### Task objective
Copy the lines of every entry below word for word, leaving out the pictures.

(Entries taken from a collection)

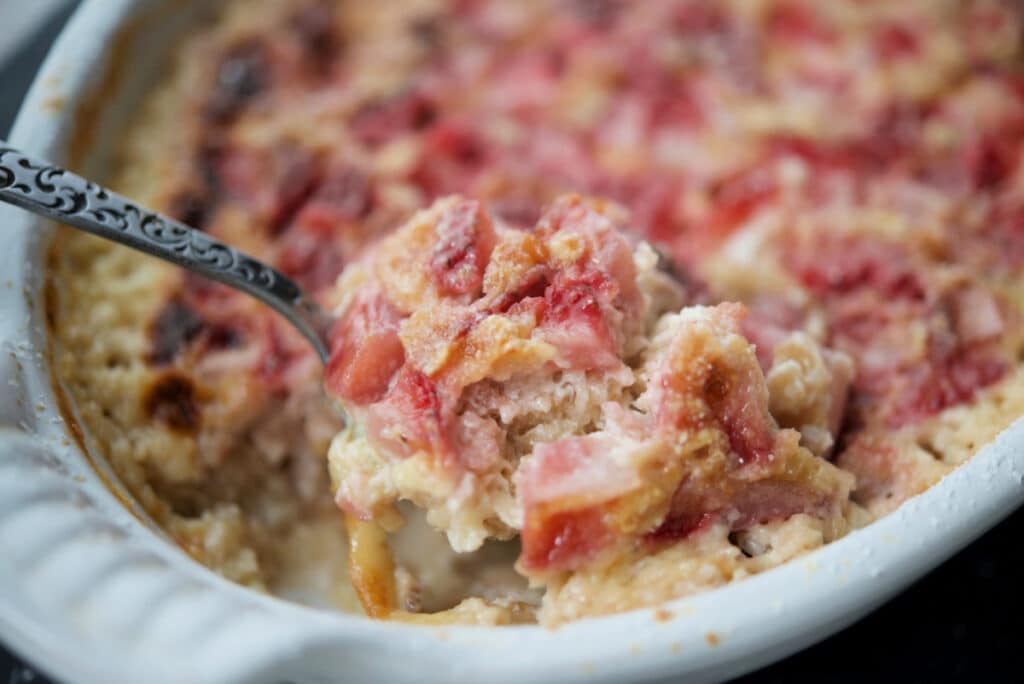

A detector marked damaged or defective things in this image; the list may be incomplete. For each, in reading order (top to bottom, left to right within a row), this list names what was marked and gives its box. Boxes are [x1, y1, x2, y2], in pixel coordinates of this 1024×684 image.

charred spot on oatmeal [203, 38, 272, 124]
charred spot on oatmeal [147, 296, 204, 366]
charred spot on oatmeal [145, 374, 200, 432]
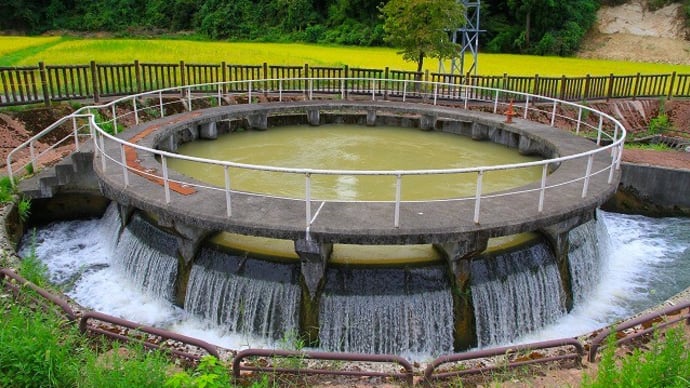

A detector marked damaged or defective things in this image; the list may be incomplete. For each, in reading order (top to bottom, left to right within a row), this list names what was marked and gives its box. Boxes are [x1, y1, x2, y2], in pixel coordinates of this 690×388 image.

rusty metal railing [0, 266, 76, 322]
rusty metal bracket [0, 266, 76, 322]
rusty metal railing [80, 310, 220, 360]
rusty metal bracket [80, 310, 220, 360]
rusty metal railing [584, 298, 688, 362]
rusty metal bracket [584, 298, 688, 362]
rusty metal railing [231, 348, 414, 384]
rusty metal bracket [231, 348, 414, 386]
rusty metal railing [420, 338, 580, 384]
rusty metal bracket [420, 338, 580, 384]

### Solution to the problem
A detector marked damaged or defective things in this image; the list may be incomplete. For each, in reading order (top to bottom, left to right within a row), this list names what was marked and gives its box. Boxes are [x1, y1, x2, y2], in pixel coordinates of this 1024×684 image.

charred spot on oatmeal [203, 38, 272, 124]
charred spot on oatmeal [147, 296, 204, 366]
charred spot on oatmeal [145, 374, 200, 432]

A detector marked damaged or defective things in this image; the list may be incomplete. For each, in reading order (top to bottom, left to right within a row), this list names what was marked and gives its box. Boxes are [x1, y1, x2, y2], in pixel coordinates of this 690×388 image.

rusty metal railing [0, 266, 76, 322]
rusty metal bracket [0, 266, 76, 322]
rusty metal railing [80, 310, 220, 360]
rusty metal bracket [80, 310, 220, 360]
rusty metal railing [584, 298, 688, 362]
rusty metal bracket [584, 298, 688, 362]
rusty metal railing [231, 348, 414, 384]
rusty metal bracket [231, 348, 414, 386]
rusty metal railing [420, 338, 580, 384]
rusty metal bracket [420, 338, 580, 384]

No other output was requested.